À Téhéran, le cortège funèbre doit traverser la capitale pendant trois jours, avec une affluence estimée entre 15 et 20 millions de personnes, selon les mêmes sources. Ce déploiement logistique sans précédent vise à démontrer la résilience du régime face à une guerre destructrice et à des mois de contestation populaire.

Le négociateur en chef iranien a appelé la population à « venger » la mort du guide suprême par une forte participation aux funérailles. « Chaque personne qui se joint au cortège contribue à faire payer le prix du sang versé », a-t-il déclaré, sans préciser les modalités de cette vengeance. Cet appel intervient alors que les Gardiens de la Révolution islamique orchestrent les hommages, renforçant leur emprise sur les leviers du pouvoir.

Un symbole politique et religieux

Ali Khamenei n'était pas seulement le chef de l'État iranien. En tant que guide suprême, il incarnait l'autorité religieuse chiite, avec des fidèles en Irak, au Liban, au Pakistan et ailleurs. Il commandait également les Gardiens de la Révolution, une force idéologique qui soutient des groupes armés comme le Hezbollah. Sa mort a plongé le régime dans une crise de succession, mais les funérailles sont conçues pour afficher l'unité du système théocratique.

Le parcours des cérémonies inclut des sites symboliques en Irak, où le corps pourrait être exposé dans les villes saintes de Nadjaf et Kerbala, renforçant le lien entre le pouvoir iranien et les lieux saints chiites. Les autorités iraniennes ont déployé des mesures de sécurité massives et des barrières de circulation pour gérer les foules attendues.

Une mobilisation contestée

Malgré l'ampleur des préparatifs, tous les Iraniens ne pleurent pas leur dirigeant. Sous les près de quatre décennies de règne de Khamenei, le pays a connu une répression brutale, une corruption généralisée et un appauvrissement de la population. En juin, des protestations avaient éclaté pour réclamer la fin du régime.
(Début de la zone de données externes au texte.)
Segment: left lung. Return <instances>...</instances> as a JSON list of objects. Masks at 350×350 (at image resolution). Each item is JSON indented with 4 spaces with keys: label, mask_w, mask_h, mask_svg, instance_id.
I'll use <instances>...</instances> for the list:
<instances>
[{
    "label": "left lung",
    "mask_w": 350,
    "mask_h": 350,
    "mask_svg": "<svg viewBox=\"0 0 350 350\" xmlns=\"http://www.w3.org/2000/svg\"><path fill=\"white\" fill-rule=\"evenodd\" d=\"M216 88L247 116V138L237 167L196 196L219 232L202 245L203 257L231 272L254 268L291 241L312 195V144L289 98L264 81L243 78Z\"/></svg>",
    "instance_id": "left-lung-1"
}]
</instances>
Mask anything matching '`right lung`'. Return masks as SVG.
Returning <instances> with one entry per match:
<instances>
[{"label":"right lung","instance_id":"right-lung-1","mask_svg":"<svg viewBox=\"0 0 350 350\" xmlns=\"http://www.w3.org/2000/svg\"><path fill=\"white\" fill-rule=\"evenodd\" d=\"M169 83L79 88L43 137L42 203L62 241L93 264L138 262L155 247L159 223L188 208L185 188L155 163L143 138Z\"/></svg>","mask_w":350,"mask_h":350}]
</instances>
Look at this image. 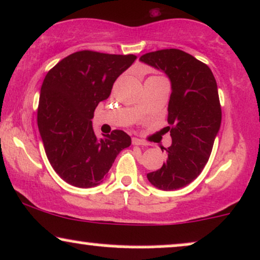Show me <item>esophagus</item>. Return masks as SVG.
Here are the masks:
<instances>
[{"instance_id": "obj_1", "label": "esophagus", "mask_w": 260, "mask_h": 260, "mask_svg": "<svg viewBox=\"0 0 260 260\" xmlns=\"http://www.w3.org/2000/svg\"><path fill=\"white\" fill-rule=\"evenodd\" d=\"M132 143H133V145H146V143L139 138H133Z\"/></svg>"}]
</instances>
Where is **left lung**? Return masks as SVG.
Listing matches in <instances>:
<instances>
[{
	"mask_svg": "<svg viewBox=\"0 0 260 260\" xmlns=\"http://www.w3.org/2000/svg\"><path fill=\"white\" fill-rule=\"evenodd\" d=\"M139 60L164 71L172 86L167 118L172 145L165 149L167 161L146 177L160 190L180 189L200 176L219 132L221 108L217 82L205 62L180 49L150 52Z\"/></svg>",
	"mask_w": 260,
	"mask_h": 260,
	"instance_id": "obj_1",
	"label": "left lung"
}]
</instances>
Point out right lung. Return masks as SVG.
<instances>
[{
	"mask_svg": "<svg viewBox=\"0 0 260 260\" xmlns=\"http://www.w3.org/2000/svg\"><path fill=\"white\" fill-rule=\"evenodd\" d=\"M133 54L80 51L52 68L40 93L37 124L47 157L57 174L77 187L99 185L116 156L132 143L123 131L96 138L94 110L114 82L133 64Z\"/></svg>",
	"mask_w": 260,
	"mask_h": 260,
	"instance_id": "add662e5",
	"label": "right lung"
}]
</instances>
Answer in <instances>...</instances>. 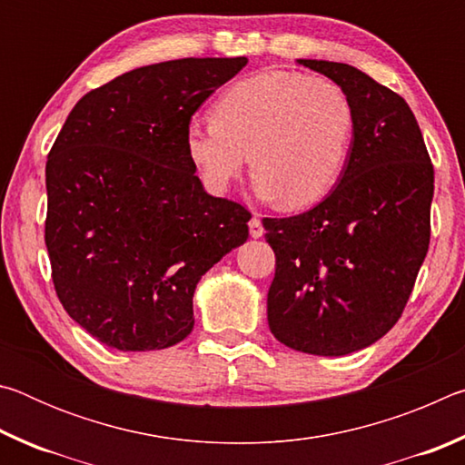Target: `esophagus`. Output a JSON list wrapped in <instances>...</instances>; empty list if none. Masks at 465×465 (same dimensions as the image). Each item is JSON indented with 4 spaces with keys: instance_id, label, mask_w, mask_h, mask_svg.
<instances>
[{
    "instance_id": "1",
    "label": "esophagus",
    "mask_w": 465,
    "mask_h": 465,
    "mask_svg": "<svg viewBox=\"0 0 465 465\" xmlns=\"http://www.w3.org/2000/svg\"><path fill=\"white\" fill-rule=\"evenodd\" d=\"M248 227H250V235L252 238H262L264 233V227H262V222L258 217H252L248 222Z\"/></svg>"
}]
</instances>
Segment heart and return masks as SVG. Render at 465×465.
<instances>
[{"instance_id":"heart-1","label":"heart","mask_w":465,"mask_h":465,"mask_svg":"<svg viewBox=\"0 0 465 465\" xmlns=\"http://www.w3.org/2000/svg\"><path fill=\"white\" fill-rule=\"evenodd\" d=\"M355 131V104L342 85L271 69L230 85L211 108V121L188 123L184 149L211 193H225L250 157L262 199L303 209L341 180Z\"/></svg>"}]
</instances>
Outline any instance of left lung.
<instances>
[{"mask_svg": "<svg viewBox=\"0 0 465 465\" xmlns=\"http://www.w3.org/2000/svg\"><path fill=\"white\" fill-rule=\"evenodd\" d=\"M349 94L357 131L338 186L293 217H264L274 250L266 299L279 342L341 357L402 316L429 252L435 170L411 106L346 63L299 59Z\"/></svg>", "mask_w": 465, "mask_h": 465, "instance_id": "8db88e82", "label": "left lung"}]
</instances>
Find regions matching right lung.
<instances>
[{
  "mask_svg": "<svg viewBox=\"0 0 465 465\" xmlns=\"http://www.w3.org/2000/svg\"><path fill=\"white\" fill-rule=\"evenodd\" d=\"M246 57L133 69L77 102L46 157L45 243L65 312L102 344L191 334L199 279L248 240L250 211L204 193L184 149L199 106Z\"/></svg>",
  "mask_w": 465,
  "mask_h": 465,
  "instance_id": "obj_1",
  "label": "right lung"
}]
</instances>
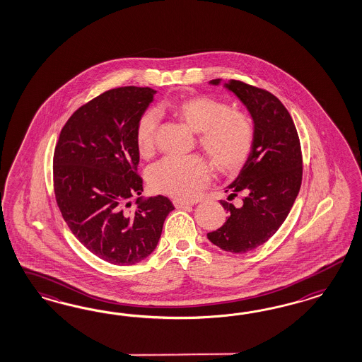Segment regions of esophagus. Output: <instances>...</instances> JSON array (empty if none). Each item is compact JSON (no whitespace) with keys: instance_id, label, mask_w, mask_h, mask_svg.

Lorsque l'annonce de sa mort a été faite, certains ont célébré ouvertement, au risque de graves représailles.

Les funérailles interviennent six mois après ces soulèvements et quatre mois après le début de la guerre contre l'Iran. Pour le régime, il s'agit d'un moment clé pour tenter de reconquérir une légitimité érodée. Les Gardiens de la Révolution, qui contrôlent une part croissante de l'économie, voient dans ces hommages l'occasion de consolider leur autorité face aux rivaux politiques.

Un test pour la stabilité

La capacité du gouvernement à organiser des funérailles d'une telle envergure sans incident majeur sera scrutée de près. Les autorités ont appelé à la dignité et au recueillement, tandis que des voix dissidentes appellent au boycott. Le cortège de Téhéran, prévu lundi, sera le point d'orgue des célébrations. La participation effective donnera une indication de la force du régime à mobiliser les masses, un outil politique essentiel dans le système iranien.

Les Gardiens de la Révolution, qui ont accru leur influence depuis la mort de Khamenei, sont les grands bénéficiaires de cette mise en scène. En organisant les funérailles sur le territoire irakien, ils renouent avec les réseaux chiites régionaux, affaiblis par les frappes israéliennes. L'ayatollah Khamenei sera enterré à un emplacement non divulgué, probablement à Qom ou Mechhed, tandis que la passation de pouvoir vers son successeur, l'ayatollah Ali Khamenei fils (information non fournie par les sources, donc ne pas mentionner), reste floue.

Les prochains jours diront si cette démonstration de force parviendra à dissiper les tensions qui traversent le pays.